2

I have a python dict that looks like this:

file_dict = {'a.txt' : <#:text_object>, 'b.txt': <#:text_object>, 'c.txt': <#:text_object>}

The value text_object is an object that contains a bunch of analytic data about the file. It's an object like this...

class text_object:
     #...a bunch of methods and setters...
     def get_word_count(self):
          return self.word_count #integer value

These objects are in a dict so that I can find specific files and their corresponding data quickly via their filename. I want to sort the file_dict in word_count order so I can output the objects with the smallest word count to help find anomalies in the data collection process.

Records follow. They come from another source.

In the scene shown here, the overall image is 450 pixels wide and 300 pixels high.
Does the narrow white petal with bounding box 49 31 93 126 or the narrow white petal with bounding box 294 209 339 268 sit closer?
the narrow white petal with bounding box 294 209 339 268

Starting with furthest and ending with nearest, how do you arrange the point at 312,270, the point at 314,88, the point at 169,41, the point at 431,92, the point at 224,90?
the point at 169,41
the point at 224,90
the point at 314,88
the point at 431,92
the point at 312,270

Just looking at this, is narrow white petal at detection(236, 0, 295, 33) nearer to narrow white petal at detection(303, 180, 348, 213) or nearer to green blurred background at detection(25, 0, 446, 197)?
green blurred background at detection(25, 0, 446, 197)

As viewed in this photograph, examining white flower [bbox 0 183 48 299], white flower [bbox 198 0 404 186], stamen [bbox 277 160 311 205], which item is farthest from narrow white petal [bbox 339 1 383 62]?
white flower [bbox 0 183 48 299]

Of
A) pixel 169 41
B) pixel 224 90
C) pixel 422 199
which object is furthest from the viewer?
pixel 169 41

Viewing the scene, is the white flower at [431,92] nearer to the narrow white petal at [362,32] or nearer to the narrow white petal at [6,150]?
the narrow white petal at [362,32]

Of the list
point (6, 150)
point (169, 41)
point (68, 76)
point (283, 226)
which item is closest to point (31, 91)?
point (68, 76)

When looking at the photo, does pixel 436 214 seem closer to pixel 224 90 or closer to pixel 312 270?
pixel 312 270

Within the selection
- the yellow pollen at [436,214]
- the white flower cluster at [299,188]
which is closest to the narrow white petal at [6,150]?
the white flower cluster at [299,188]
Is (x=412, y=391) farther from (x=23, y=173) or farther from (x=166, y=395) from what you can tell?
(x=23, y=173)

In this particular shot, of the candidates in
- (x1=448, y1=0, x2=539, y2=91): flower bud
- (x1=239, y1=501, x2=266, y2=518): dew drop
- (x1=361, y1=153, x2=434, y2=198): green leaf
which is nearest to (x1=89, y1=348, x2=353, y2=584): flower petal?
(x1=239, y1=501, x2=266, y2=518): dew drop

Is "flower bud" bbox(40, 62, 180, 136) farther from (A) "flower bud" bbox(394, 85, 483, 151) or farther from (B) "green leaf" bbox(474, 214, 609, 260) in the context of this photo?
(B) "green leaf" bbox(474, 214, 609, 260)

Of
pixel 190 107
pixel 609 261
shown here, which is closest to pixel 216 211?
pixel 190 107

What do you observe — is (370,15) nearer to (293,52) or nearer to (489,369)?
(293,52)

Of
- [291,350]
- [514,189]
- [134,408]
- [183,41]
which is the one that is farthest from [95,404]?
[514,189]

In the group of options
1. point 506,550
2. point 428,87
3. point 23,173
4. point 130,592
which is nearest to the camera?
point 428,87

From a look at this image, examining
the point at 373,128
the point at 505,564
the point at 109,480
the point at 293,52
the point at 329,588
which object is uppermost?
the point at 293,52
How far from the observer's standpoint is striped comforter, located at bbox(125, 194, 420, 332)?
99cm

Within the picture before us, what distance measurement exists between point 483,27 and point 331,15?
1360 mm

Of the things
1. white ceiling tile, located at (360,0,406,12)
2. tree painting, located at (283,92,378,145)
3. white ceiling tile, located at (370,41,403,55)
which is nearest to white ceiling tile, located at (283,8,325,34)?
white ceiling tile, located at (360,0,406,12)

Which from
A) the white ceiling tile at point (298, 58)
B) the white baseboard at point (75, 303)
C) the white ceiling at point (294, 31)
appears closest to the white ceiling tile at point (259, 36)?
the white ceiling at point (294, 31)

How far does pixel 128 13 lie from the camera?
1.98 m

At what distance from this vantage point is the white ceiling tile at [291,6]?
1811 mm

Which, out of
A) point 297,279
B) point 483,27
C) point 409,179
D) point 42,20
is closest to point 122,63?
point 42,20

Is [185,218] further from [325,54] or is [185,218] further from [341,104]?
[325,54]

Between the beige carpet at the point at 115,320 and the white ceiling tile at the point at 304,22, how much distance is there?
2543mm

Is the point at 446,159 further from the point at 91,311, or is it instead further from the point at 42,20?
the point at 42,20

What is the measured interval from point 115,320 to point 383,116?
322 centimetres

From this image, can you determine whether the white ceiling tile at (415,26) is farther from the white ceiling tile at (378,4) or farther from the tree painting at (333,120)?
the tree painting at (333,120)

How do I sort the file_dict based on the value in the text_object.get_word_count() classes stored within it?

Joshua Hedges
  • 307
  • 4
  • 16
  • 1
    Implement the `__lt__` method to make the python sorting tools work. I think this is a dup of https://stackoverflow.com/questions/7152497/making-a-python-user-defined-class-sortable-hashable – tdelaney Aug 27 '21 at 15:18
  • 1
    The question linked as duplicate is questionable. Why implement `__lt__` when `sorted` can take a `key` argument? – Stef Aug 27 '21 at 15:22
  • 1
    I also disagree with the closure, as implementing `__lt__` for the `text_object` class still won't help in sorting the dictionary itself. – ddejohn Aug 27 '21 at 15:24
  • @blorgon has a good point. Can you clarify what you mean by sorting the dictionary? I took it to mean sorting the values, as in `sorted(file_dict.values())`. – tdelaney Aug 27 '21 at 15:28
  • Dictionaries kindof maintain insertion order (but not really because reasssigning an existing key keeps the key's original postion) so you could sort and then rebuild the dict as done in an answer below. Is that what you want? You end up with a dict where its `keys()` and `values()` are sorted? – tdelaney Aug 27 '21 at 15:32
  • 2
    @stef - When you control the definition of a class and want to make it sortable, `__lt_` is better than having to dup the sort logic everywhere you want sorting. It also enables other comparisons on objects besides sorting. I think OP wants `.get_word_count()` to be the canonical sort value of the class. If it turns out OP just wants this sorting behavior in this particular case, he can mention that here in the comments and then we can remove the dup. – tdelaney Aug 27 '21 at 15:41
  • 1
    Guys, I've read the duplicate answer and it really isn't much of an answer. I don't understand your standards here because the other related question doesn't even provide a solid code example in their question. I have had admins remove a question for not having code in the question. It also isn't very clear how to implement the __lt__ method from the alternate answer. I think my question would add value to Stack Overflow so I ask that you please let it be considered for answers. – Joshua Hedges Aug 27 '21 at 19:14
  • You have both a link to a duplicate and an answer below. The duplicate indicating `__lt__` is good for when there is a single method of sorting your objects. The answer below is good when there are lots of different ways you need to sort your objects. (And the duplicate was asked 10 years ago, so 'standards' have developed since) – quamrana Aug 27 '21 at 19:22
  • 1
    @JoshuaHedges I've addressed your question of how to implement `__lt__` in an edit to my answer below. – ddejohn Aug 27 '21 at 19:54

1 Answers1

3

I believe this'll do the trick, but I can't test it without your actual dictionary and the objects. I suggest providing a sample of your data.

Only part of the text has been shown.